**THE EXERCISE:** Repeat exactly, and only, the lines from the one holding "Assess the scene" through the last line of the records below.

Start of DATA FOR THIS TASK

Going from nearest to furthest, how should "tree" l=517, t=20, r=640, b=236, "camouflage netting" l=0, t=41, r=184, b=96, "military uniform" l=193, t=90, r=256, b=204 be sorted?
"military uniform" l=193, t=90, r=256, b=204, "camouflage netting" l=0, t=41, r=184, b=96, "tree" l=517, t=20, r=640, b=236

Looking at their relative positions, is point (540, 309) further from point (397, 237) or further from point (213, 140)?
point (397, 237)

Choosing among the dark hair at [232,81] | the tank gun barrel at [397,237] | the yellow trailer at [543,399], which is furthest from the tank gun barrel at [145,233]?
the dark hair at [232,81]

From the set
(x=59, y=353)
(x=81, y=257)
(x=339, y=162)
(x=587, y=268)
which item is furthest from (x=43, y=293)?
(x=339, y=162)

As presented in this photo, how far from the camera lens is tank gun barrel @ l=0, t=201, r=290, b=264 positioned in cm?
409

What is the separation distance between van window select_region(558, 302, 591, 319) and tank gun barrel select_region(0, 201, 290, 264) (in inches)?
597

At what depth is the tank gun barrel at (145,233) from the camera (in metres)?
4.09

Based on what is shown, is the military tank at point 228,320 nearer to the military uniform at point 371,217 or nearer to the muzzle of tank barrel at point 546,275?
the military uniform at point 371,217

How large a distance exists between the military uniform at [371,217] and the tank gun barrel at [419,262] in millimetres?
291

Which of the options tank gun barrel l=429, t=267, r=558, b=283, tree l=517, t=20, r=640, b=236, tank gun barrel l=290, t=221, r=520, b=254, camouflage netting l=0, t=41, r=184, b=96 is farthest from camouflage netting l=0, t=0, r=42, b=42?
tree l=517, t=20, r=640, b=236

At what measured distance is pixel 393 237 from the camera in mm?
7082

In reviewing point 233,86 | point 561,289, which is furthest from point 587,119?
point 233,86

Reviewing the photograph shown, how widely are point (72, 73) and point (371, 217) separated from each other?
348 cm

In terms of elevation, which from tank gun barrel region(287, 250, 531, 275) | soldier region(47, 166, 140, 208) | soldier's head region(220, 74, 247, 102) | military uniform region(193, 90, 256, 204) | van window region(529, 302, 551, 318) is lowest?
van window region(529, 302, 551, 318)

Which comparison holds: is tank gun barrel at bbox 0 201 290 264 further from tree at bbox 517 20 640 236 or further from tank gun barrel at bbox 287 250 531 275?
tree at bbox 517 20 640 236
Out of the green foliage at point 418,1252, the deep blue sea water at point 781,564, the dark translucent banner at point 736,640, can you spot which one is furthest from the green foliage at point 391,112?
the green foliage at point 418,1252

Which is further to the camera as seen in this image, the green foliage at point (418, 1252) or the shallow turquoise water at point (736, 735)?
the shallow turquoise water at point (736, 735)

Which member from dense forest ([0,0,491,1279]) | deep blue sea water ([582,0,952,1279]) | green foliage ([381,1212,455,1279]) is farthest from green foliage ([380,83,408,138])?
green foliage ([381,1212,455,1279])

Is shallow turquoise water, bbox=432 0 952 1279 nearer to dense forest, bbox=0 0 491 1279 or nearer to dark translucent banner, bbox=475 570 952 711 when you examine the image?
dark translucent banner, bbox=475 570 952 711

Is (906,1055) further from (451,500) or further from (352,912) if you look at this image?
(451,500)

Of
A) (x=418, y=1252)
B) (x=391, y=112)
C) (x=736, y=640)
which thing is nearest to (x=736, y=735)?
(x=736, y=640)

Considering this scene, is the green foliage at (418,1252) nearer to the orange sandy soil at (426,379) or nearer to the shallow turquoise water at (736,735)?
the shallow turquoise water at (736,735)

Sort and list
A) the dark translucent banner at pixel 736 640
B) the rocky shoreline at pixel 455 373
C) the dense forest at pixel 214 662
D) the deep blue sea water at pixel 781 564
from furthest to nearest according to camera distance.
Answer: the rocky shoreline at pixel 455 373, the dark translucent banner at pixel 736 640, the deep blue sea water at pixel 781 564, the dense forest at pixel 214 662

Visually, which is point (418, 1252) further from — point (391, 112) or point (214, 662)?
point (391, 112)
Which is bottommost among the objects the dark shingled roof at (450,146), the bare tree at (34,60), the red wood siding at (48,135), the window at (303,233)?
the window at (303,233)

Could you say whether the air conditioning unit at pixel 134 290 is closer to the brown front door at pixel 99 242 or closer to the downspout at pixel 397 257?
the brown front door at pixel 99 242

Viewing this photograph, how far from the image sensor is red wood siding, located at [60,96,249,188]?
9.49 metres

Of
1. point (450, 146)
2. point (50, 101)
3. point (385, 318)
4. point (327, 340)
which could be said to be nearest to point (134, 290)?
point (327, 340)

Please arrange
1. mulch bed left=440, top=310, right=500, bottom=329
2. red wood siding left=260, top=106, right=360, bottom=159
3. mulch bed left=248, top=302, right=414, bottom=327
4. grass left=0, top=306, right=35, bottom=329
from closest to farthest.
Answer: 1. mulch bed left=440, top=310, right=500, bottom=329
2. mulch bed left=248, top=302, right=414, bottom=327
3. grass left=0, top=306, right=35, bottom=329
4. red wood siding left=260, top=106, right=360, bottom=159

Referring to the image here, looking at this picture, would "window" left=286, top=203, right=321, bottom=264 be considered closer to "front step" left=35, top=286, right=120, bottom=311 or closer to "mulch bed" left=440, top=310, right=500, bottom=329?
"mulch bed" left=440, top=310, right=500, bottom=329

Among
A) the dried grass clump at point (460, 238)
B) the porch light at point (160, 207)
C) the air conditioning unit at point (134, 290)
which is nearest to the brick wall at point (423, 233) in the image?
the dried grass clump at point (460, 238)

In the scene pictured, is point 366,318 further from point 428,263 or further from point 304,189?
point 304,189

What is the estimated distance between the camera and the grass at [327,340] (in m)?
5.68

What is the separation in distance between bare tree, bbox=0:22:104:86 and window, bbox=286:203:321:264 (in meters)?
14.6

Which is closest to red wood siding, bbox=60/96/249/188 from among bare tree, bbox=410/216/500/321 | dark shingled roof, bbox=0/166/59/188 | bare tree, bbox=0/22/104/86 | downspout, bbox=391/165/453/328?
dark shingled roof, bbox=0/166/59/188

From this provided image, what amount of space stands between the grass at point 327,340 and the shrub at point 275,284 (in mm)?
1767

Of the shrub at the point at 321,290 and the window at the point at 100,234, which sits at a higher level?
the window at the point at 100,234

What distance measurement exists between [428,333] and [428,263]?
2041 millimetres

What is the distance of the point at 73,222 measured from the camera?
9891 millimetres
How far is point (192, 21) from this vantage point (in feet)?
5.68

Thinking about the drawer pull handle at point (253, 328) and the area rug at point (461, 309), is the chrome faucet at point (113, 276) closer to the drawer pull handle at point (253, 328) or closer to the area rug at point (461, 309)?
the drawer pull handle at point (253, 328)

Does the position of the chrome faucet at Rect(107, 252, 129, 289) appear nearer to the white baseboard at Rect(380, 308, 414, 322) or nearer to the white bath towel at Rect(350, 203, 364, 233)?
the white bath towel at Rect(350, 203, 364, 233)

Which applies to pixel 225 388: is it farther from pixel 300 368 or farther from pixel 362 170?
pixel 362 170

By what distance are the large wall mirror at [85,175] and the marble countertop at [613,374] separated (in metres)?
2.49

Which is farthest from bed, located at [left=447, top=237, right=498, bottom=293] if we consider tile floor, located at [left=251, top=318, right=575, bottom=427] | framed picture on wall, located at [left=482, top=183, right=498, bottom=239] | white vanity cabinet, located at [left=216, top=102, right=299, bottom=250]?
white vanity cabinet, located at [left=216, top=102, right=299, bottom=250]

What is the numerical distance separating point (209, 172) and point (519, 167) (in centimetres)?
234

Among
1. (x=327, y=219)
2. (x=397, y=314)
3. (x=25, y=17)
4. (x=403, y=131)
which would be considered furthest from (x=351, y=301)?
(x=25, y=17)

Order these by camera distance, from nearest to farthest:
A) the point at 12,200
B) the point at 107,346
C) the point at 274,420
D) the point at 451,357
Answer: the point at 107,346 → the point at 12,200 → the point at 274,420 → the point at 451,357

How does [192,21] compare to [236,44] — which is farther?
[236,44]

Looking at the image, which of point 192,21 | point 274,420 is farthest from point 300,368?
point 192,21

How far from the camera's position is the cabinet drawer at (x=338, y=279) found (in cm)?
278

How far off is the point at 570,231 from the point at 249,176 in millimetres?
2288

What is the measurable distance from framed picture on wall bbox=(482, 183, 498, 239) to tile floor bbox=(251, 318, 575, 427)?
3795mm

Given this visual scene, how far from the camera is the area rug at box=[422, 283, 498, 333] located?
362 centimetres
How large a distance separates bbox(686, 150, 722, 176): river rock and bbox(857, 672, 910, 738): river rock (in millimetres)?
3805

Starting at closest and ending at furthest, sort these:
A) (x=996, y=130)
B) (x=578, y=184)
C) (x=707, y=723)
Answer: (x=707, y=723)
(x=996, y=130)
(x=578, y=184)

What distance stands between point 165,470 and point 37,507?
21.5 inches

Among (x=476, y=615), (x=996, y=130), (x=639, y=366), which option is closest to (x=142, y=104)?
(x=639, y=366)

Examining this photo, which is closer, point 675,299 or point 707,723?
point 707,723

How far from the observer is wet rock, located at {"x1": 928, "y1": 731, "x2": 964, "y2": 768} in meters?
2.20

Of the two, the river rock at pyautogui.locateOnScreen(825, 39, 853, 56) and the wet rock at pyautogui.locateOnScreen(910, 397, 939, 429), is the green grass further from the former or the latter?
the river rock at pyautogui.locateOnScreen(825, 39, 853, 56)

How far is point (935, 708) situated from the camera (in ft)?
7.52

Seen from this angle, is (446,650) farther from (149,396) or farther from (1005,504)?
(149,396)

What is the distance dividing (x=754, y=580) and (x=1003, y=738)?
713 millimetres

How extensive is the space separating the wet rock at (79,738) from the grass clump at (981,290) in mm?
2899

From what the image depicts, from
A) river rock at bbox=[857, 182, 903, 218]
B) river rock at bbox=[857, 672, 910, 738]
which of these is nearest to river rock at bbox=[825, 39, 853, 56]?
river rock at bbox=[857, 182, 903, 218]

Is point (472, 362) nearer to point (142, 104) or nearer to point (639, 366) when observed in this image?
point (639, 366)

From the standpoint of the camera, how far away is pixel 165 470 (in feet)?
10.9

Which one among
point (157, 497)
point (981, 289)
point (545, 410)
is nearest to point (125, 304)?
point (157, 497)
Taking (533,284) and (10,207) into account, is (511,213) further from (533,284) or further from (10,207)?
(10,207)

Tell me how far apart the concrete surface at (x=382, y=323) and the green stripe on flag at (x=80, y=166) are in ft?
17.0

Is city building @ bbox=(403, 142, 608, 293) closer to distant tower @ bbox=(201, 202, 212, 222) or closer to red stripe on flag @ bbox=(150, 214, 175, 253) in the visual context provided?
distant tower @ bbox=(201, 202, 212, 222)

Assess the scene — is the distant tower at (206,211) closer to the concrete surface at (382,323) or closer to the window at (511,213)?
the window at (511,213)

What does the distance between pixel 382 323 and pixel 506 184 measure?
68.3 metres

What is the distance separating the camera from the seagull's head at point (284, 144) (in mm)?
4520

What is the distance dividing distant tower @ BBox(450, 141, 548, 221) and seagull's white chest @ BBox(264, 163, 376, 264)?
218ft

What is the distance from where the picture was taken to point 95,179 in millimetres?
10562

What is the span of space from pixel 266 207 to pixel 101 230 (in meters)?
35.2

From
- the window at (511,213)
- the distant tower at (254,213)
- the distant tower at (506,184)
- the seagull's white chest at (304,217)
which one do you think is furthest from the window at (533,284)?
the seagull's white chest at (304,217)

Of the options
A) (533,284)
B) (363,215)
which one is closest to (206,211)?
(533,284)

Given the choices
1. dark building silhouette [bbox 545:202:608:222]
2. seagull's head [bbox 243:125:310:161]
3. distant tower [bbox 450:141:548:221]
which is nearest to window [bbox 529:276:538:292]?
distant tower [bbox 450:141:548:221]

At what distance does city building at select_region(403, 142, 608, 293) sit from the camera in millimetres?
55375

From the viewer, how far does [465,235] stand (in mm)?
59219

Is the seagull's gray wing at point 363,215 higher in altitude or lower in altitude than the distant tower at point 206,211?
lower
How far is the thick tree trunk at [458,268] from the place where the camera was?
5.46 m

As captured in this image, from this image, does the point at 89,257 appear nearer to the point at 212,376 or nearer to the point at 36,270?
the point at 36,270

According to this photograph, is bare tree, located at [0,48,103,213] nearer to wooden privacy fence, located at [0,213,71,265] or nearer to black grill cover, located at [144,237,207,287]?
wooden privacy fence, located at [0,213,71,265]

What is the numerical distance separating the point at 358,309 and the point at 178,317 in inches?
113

End of DATA FOR THIS TASK

**FINAL RESULT:**
Assess the scene — is the distant tower at (206,211) closer to the concrete surface at (382,323) or closer to the window at (511,213)?
the window at (511,213)

What does the distance between pixel 382 323 and pixel 506 184 measure?
68.3 metres

What is the distance separating the camera from the seagull's head at point (284, 144) (in mm)?
4520

What is the distance dividing distant tower @ BBox(450, 141, 548, 221) and seagull's white chest @ BBox(264, 163, 376, 264)?
218ft

What is the distance from where the picture was taken to point 95,179 in millimetres?
10562

What is the span of space from pixel 266 207 to pixel 101 230 (in meters)?
35.2

From
- the window at (511,213)
- the distant tower at (254,213)
- the distant tower at (506,184)
- the seagull's white chest at (304,217)
which one do you think is furthest from the window at (533,284)?
the seagull's white chest at (304,217)

Of the options
A) (533,284)
B) (363,215)
which one is closest to (206,211)?
(533,284)

Given the choices
1. dark building silhouette [bbox 545:202:608:222]
2. seagull's head [bbox 243:125:310:161]
3. distant tower [bbox 450:141:548:221]
which is nearest to window [bbox 529:276:538:292]?
distant tower [bbox 450:141:548:221]

At what distance does city building at select_region(403, 142, 608, 293) sit from the camera in millimetres?
55375

From the viewer, how far does [465,235] stand (in mm)?
59219

Is the seagull's gray wing at point 363,215 higher in altitude or lower in altitude than the distant tower at point 206,211?
lower
How far is the thick tree trunk at [458,268] from the place where the camera was?
5.46 m

As captured in this image, from this image, does the point at 89,257 appear nearer to the point at 212,376 or nearer to the point at 36,270?
the point at 36,270

According to this photograph, is bare tree, located at [0,48,103,213] nearer to wooden privacy fence, located at [0,213,71,265] or nearer to black grill cover, located at [144,237,207,287]?
wooden privacy fence, located at [0,213,71,265]

What is the numerical distance separating the point at 358,309 and the point at 178,317 in inches?
113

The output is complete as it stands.